Based on these statistics, it is evident that email is a cost-effective channel for marketers. But why does email outperform other channels so significantly in terms of ROI?
The key is to deliver highly personalized and relevant messages. As opposed to social networks where you update your status to every follower regardless of their location, interests, or purchase history, email allows you to be hyper-targeted with your communications.
Your email marketing campaigns will be more targeted if you have more data about your customers in a tool such as a Campaign Monitor, including information pulled from integrated systems such as your CRM and customer service solution.
Rip Curl, a Campaign Monitor customer, used segmentation and dynamic content to deliver the right message to the right audience. By knowing the gender and location of their subscribers, they can ensure that female subscribers in the United States receive an email about bathing suits during the summer months and male subscribers in Australia receive an email about wetsuits during the winter months. With segmentation and dynamic content, they can ensure the content they send is tailored to each recipient, which leads to more click-throughs, purchases, and higher ROI for their email marketing campaigns.
Email Marketing is the Best Communication Channel
Keeping up with friends and family on social media is a personal form of communication for many. Logging into social media accounts allows people to see photos and updates from friends and family.
In contrast, email is a much more professional medium, and people expect to receive information about products and services via email.
Email Marketing is an Open Platform
Millions of dollars have been spent in the past few years on buying large social followings to engage with an audience.
Despite businesses investing in various social media platforms, Facebook frequently updates its algorithm to reduce the number of followers who will see a brand’s posts, unless these posts are paid advertisements.
As a result, 98% of brand followers won’t see the posts in their News Feeds.
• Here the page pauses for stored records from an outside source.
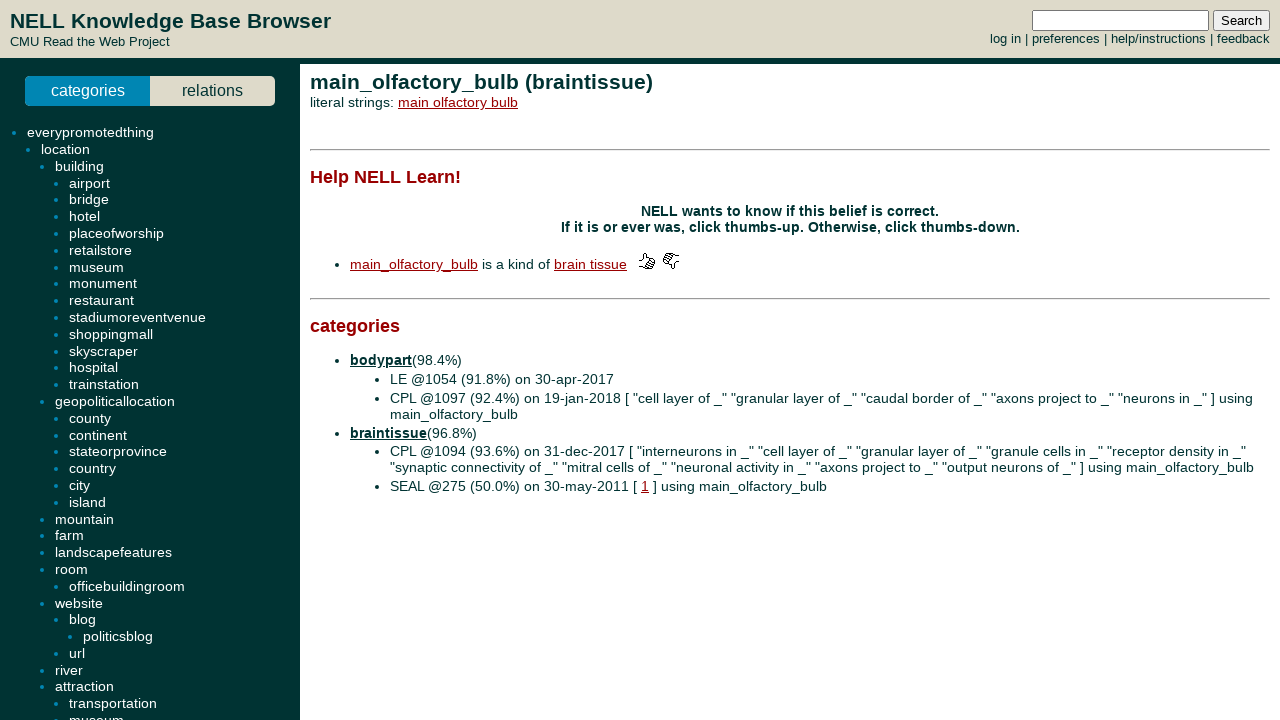

--- FILE ---
content_type: text/html; charset=UTF-8
request_url: http://rtw.ml.cmu.edu/rtw/kbbrowser/braintissue:main_olfactory_bulb
body_size: 382
content:

<!DOCTYPE HTML PUBLIC "-//W3C//DTD HTML 4.01 Transitional//EN"
	"http://www.w3.org/TR/html4/loose.dtd">

<html>
<head>
<title>Read the Web :: NELL KnowledgeBase Browser</title>
</head>

<frameset rows="64,*" frameborder=no framespacing=0 border=0 onLoad="frames.nell_content.focus();">
	<frame name="nell_top" src="top.php" />
	<frameset cols="300,*" frameborder=no framespacing=2>
		<frame name="nell_ontology" src="ontology.php" />
		<frame name="nell_content" src="entity.php?id=braintissue%3Amain_olfactory_bulb" />
	</frameset>
        <noframes>
                <!--#include-file "entity.php?id=braintissue%3Amain_olfactory_bulb" />
        </noframes>
</frameset>

</html>

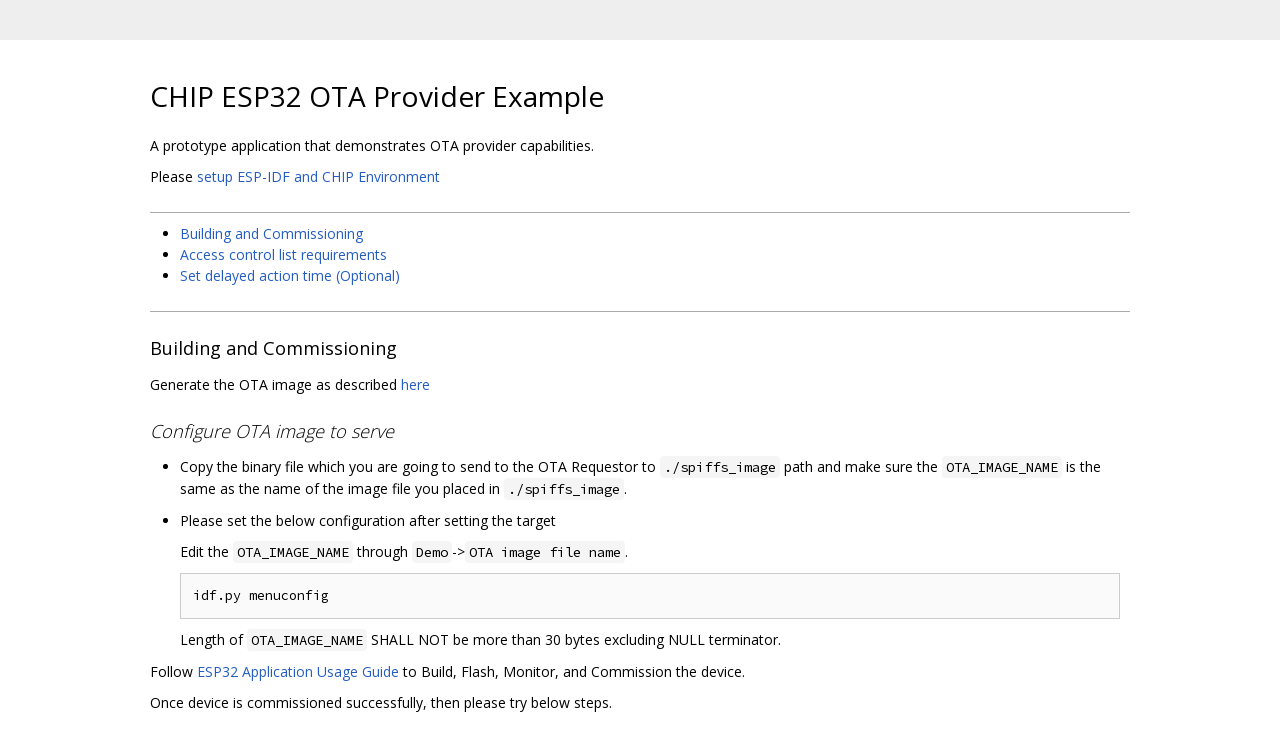

--- FILE ---
content_type: text/html; charset=utf-8
request_url: https://pigweed.googlesource.com/third_party/github/project-chip/connectedhomeip/+/5ec87ed12117f82bf249ede098054899edba9c8c/examples/ota-provider-app/esp32/README.md?autodive=0%2F%2F
body_size: 1832
content:
<!DOCTYPE html><html lang="en"><head><meta charset="utf-8"><meta name="viewport" content="width=device-width, initial-scale=1"><title>CHIP ESP32 OTA Provider Example</title><link rel="stylesheet" type="text/css" href="/+static/base.css"/><link rel="stylesheet" type="text/css" href="/+static/doc.css"/><link rel="stylesheet" type="text/css" href="/+static/prettify/prettify.css"/><!-- default customHeadTagPart --></head><body class="Site"><header class="Site-header "><div class="Header"><div class="Header-title"></div></div></header><div class="Site-content Site-Content--markdown"><div class="Container"><div class="doc"><h1><a class="h" name="CHIP-ESP32-OTA-Provider-Example" href="#CHIP-ESP32-OTA-Provider-Example"><span></span></a><a class="h" name="chip-esp32-ota-provider-example" href="#chip-esp32-ota-provider-example"><span></span></a>CHIP ESP32 OTA Provider Example</h1><p>A prototype application that demonstrates OTA provider capabilities.</p><p>Please <a href="/third_party/github/project-chip/connectedhomeip/+/5ec87ed12117f82bf249ede098054899edba9c8c/docs/guides/esp32/setup_idf_chip.md">setup ESP-IDF and CHIP Environment</a></p><hr /><ul><li><a href="#building-and-commissioning">Building and Commissioning</a></li><li><a href="#access-control-list-requirements">Access control list requirements</a></li><li><a href="#set-delayed-action-time-optional">Set delayed action time (Optional)</a></li></ul><hr /><h3><a class="h" name="Building-and-Commissioning" href="#Building-and-Commissioning"><span></span></a><a class="h" name="building-and-commissioning" href="#building-and-commissioning"><span></span></a>Building and Commissioning</h3><p>Generate the OTA image as described <a href="/third_party/github/project-chip/connectedhomeip/+/5ec87ed12117f82bf249ede098054899edba9c8c/docs/guides/esp32/ota.md#generate-chip-ota-image">here</a></p><h4><a class="h" name="Configure-OTA-image-to-serve" href="#Configure-OTA-image-to-serve"><span></span></a><a class="h" name="configure-ota-image-to-serve" href="#configure-ota-image-to-serve"><span></span></a>Configure OTA image to serve</h4><ul><li><p>Copy the binary file which you are going to send to the OTA Requestor to <code class="code">./spiffs_image</code> path and make sure the <code class="code">OTA_IMAGE_NAME</code> is the same as the name of the image file you placed in <code class="code">./spiffs_image</code>.</p></li><li><p>Please set the below configuration after setting the target</p><p>Edit the <code class="code">OTA_IMAGE_NAME</code> through <code class="code">Demo</code>-&gt;<code class="code">OTA image file name</code>.</p><pre class="code">idf.py menuconfig
</pre><p>Length of <code class="code">OTA_IMAGE_NAME</code> SHALL NOT be more than 30 bytes excluding NULL terminator.</p></li></ul><p>Follow <a href="/third_party/github/project-chip/connectedhomeip/+/5ec87ed12117f82bf249ede098054899edba9c8c/docs/guides/esp32/build_app_and_commission.md">ESP32 Application Usage Guide</a> to Build, Flash, Monitor, and Commission the device.</p><p>Once device is commissioned successfully, then please try below steps.</p><h3><a class="h" name="Access-control-list-requirements" href="#Access-control-list-requirements"><span></span></a><a class="h" name="access-control-list-requirements" href="#access-control-list-requirements"><span></span></a>Access control list requirements</h3><p>Commissioner or Administrator should install necessary ACL entries at commissioning time or later to enable processing of QueryImage commands from OTA Requestors on their fabric, otherwise that OTA Provider will not be usable by OTA Requestors.</p><p>Since the ACL attribute contains a list of entries, we cannot append a single entry to it. So, read the ACL entries and append an entry which grants operate privileges to all nodes for the OTA Provider cluster (0x0029) on every endpoint.</p><ul><li>Read the ACL attribute</li></ul><pre class="code">./out/debug/chip-tool accesscontrol read acl &lt;PROVIDER NODE ID&gt; 0
</pre><ul><li>Write the ACL attribute</li></ul><pre class="code">out/chip-tool accesscontrol write acl &#39;[{&quot;fabricIndex&quot;: 1, &quot;privilege&quot;: 5, &quot;authMode&quot;: 2, &quot;subjects&quot;: [112233], &quot;targets&quot;: null}, {&quot;fabricIndex&quot;: 1, &quot;privilege&quot;: 3, &quot;authMode&quot;: 2, &quot;subjects&quot;: null, &quot;targets&quot;: [{&quot;cluster&quot;: 41, &quot;endpoint&quot;: null, &quot;deviceType&quot;: null}]}]&#39; &lt;PROVIDER NODE ID&gt;0
</pre><p>First entry created as part of commissioning which grants administer privilege to the node ID 112233 (default controller node ID) for all clusters on every endpoint. Seconds entry is the new entry being added which grants operate privileges to all nodes for the OTA Provider cluster (0x0029) on every endpoint</p><h3><a class="h" name="Set-delayed-action-time-Optional" href="#Set-delayed-action-time-Optional"><span></span></a><a class="h" name="set-delayed-action-time-optional" href="#set-delayed-action-time-optional"><span></span></a>Set delayed action time (Optional)</h3><ul><li>Set delayed action time in the Query Image Response and Apply Update Response, default is zero.</li></ul><pre class="code">&gt; matter OTAProvider delay &lt;delay seconds&gt;
</pre><hr /><p>Once OTA provider is commissioned then head over to <a href="/third_party/github/project-chip/connectedhomeip/+/5ec87ed12117f82bf249ede098054899edba9c8c/examples/ota-requestor-app/esp32">OTA Requestor Example</a>.</p></div></div></div><!-- default customFooter --><footer class="Site-footer"><div class="Footer"><span class="Footer-poweredBy">Powered by <a href="https://gerrit.googlesource.com/gitiles/">Gitiles</a>| <a href="https://policies.google.com/privacy">Privacy</a>| <a href="https://policies.google.com/terms">Terms</a></span><div class="Footer-links"><a class="Footer-link" href="/third_party/github/project-chip/connectedhomeip/+show/5ec87ed12117f82bf249ede098054899edba9c8c/examples/ota-provider-app/esp32/README.md">source</a><a class="Footer-link" href="/third_party/github/project-chip/connectedhomeip/+log/5ec87ed12117f82bf249ede098054899edba9c8c/examples/ota-provider-app/esp32/README.md">log</a><a class="Footer-link" href="/third_party/github/project-chip/connectedhomeip/+blame/5ec87ed12117f82bf249ede098054899edba9c8c/examples/ota-provider-app/esp32/README.md">blame</a></div></div></footer></body></html>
With Twitter’s announcement that it will introduce an algorithm-controlled feed as well, it appears to be moving in the same direction.
In channels such as Facebook and Twitter, the third parties are in control of the platform, so marketers are dependent on whatever changes they make to the platform.
Moreover, email is not controlled or owned by any particular entity. The platform is open, and it offers a variety of services that make it possible to send and receive emails.
As the number of companies involved in email marketing is diverse, no one company can make changes that will have a widespread impact, and unlike Facebook or Twitter, your subscriber list will become a valuable asset if you invest time and money into building and cultivating one. Consequently, you’ll be able to leverage your list without the threat of someone limiting its effectiveness.
Email Marketing will Be Around Forever
Do you remember MySpace? What about that?
Between 2005 and 2008, the site was the largest social network in the world, and in 2006 it surpassed Google as the most visited website in the United States. But what happened to MySpace? The site is now the 1,500th most popular website in the United States after all of those users moved to other social networks.
Consider investing significant time and money to build an audience on a platform only to discover that it is a ghost town just a year or two later. This would have a catastrophic effect on your ability to reach and engage potential customers.
In contrast, email has a long history of stability. An email has grown steadily since 1978 when the first campaign was sent to 400 recipients.
Interestingly enough, the email space itself has evolved from a time when you had to hire a developer to send an email to today, where tools like Campaign Monitor allow any marketer to create and send beautiful branded emails with ease. As a result, more people have access to the power of business email.
It pays off many years in the future to build your email list, unlike building an audience on social media.